* Work to be completed
From the data that follows, copy every line with the string "California".

* Collected data

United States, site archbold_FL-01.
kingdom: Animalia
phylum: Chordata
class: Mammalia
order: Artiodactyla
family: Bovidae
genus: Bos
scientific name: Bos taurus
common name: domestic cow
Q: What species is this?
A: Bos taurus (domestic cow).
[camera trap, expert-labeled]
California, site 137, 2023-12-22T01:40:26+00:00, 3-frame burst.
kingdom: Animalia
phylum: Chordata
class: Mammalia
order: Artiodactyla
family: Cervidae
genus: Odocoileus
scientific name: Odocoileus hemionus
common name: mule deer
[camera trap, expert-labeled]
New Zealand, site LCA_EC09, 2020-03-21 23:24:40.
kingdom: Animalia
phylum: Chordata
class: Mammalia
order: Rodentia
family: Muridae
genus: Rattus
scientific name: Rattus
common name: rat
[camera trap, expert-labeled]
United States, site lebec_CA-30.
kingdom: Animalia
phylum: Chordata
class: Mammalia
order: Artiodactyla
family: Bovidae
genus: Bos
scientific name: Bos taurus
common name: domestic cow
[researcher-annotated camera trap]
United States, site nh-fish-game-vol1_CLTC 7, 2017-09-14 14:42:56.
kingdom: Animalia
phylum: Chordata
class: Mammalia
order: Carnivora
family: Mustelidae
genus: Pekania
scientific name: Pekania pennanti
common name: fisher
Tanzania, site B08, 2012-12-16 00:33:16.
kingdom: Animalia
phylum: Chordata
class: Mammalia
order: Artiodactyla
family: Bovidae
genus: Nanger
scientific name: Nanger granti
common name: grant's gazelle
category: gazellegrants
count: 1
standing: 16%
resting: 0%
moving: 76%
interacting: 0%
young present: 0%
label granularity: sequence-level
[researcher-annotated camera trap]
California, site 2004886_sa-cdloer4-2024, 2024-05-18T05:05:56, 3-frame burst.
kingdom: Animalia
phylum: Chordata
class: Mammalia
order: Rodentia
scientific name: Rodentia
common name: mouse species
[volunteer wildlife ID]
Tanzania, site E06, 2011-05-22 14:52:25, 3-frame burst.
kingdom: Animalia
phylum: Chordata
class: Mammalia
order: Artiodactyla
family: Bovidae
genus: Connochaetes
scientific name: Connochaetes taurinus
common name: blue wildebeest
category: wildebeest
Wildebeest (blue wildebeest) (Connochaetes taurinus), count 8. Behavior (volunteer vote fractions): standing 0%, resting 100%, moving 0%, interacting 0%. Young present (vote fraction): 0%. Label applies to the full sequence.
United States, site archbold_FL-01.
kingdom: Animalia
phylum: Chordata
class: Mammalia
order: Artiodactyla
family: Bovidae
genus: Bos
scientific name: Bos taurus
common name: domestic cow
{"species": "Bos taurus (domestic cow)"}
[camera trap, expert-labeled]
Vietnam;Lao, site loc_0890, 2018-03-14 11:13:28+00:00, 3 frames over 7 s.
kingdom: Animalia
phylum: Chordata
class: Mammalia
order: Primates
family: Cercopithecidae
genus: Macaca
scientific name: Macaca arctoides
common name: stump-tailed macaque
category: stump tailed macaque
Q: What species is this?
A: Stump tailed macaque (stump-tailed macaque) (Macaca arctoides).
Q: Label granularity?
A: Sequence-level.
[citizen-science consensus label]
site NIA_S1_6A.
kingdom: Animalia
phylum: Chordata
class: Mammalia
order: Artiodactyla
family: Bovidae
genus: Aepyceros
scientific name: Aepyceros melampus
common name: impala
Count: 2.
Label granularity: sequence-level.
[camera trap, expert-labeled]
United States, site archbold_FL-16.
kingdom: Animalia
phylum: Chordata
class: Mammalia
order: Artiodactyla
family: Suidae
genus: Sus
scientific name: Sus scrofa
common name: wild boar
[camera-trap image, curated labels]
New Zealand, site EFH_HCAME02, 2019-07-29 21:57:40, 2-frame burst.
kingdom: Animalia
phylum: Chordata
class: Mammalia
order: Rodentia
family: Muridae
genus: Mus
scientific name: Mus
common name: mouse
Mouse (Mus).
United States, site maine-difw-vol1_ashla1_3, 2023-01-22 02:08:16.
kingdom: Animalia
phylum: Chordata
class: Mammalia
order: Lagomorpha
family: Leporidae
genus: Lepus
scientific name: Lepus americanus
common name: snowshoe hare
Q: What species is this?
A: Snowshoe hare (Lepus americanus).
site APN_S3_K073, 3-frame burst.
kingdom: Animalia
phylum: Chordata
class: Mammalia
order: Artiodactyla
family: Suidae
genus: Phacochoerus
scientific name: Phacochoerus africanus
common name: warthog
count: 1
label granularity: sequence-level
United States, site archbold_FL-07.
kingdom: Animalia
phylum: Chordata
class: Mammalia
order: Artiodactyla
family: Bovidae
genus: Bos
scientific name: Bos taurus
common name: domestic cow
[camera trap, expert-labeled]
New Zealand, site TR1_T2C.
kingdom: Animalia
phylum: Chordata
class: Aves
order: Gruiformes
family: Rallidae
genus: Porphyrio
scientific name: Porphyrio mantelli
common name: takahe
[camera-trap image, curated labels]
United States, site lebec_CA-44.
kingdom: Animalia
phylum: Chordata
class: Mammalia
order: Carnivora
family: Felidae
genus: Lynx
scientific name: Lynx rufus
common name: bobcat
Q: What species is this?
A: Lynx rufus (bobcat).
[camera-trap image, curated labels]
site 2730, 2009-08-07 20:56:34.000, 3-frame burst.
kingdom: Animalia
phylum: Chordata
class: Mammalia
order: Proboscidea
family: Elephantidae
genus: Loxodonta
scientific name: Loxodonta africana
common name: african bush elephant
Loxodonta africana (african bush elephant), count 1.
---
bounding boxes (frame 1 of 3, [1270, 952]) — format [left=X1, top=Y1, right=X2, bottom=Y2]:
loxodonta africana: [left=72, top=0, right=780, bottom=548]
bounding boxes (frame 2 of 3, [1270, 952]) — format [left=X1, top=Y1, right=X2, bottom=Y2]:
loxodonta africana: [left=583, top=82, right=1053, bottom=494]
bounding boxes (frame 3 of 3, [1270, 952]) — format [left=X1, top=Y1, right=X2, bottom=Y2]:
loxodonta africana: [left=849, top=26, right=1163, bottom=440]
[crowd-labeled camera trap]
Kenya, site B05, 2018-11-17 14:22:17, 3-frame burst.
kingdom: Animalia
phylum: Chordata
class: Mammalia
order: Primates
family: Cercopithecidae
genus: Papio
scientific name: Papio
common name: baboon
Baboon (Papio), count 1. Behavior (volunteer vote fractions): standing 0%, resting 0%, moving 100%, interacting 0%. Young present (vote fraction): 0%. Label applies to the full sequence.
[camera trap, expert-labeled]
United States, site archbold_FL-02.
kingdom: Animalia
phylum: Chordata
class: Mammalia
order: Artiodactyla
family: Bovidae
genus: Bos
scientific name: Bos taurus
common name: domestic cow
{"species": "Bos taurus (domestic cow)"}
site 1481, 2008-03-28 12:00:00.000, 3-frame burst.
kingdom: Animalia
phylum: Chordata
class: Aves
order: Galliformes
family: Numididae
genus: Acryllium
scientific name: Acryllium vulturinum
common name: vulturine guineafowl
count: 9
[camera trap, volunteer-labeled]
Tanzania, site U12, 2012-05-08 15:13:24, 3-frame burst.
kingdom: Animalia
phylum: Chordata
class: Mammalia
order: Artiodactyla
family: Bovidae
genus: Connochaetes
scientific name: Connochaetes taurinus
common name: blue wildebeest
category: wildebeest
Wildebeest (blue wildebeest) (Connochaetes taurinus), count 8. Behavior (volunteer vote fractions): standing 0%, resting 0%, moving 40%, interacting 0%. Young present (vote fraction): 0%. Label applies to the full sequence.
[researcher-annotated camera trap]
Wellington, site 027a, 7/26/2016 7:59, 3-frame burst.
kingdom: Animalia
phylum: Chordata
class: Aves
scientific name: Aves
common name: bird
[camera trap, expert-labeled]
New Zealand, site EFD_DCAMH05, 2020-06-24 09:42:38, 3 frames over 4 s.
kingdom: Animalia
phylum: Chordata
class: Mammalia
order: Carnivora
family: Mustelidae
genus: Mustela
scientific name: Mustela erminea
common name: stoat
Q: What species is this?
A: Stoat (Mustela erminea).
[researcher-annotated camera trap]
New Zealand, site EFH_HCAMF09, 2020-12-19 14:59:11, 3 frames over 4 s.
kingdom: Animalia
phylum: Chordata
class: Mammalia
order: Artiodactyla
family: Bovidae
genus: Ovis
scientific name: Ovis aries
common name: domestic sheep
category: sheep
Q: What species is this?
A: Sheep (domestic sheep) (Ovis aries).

* Task result
California, site 137, 2023-12-22T01:40:26+00:00, 3-frame burst.
California, site 2004886_sa-cdloer4-2024, 2024-05-18T05:05:56, 3-frame burst.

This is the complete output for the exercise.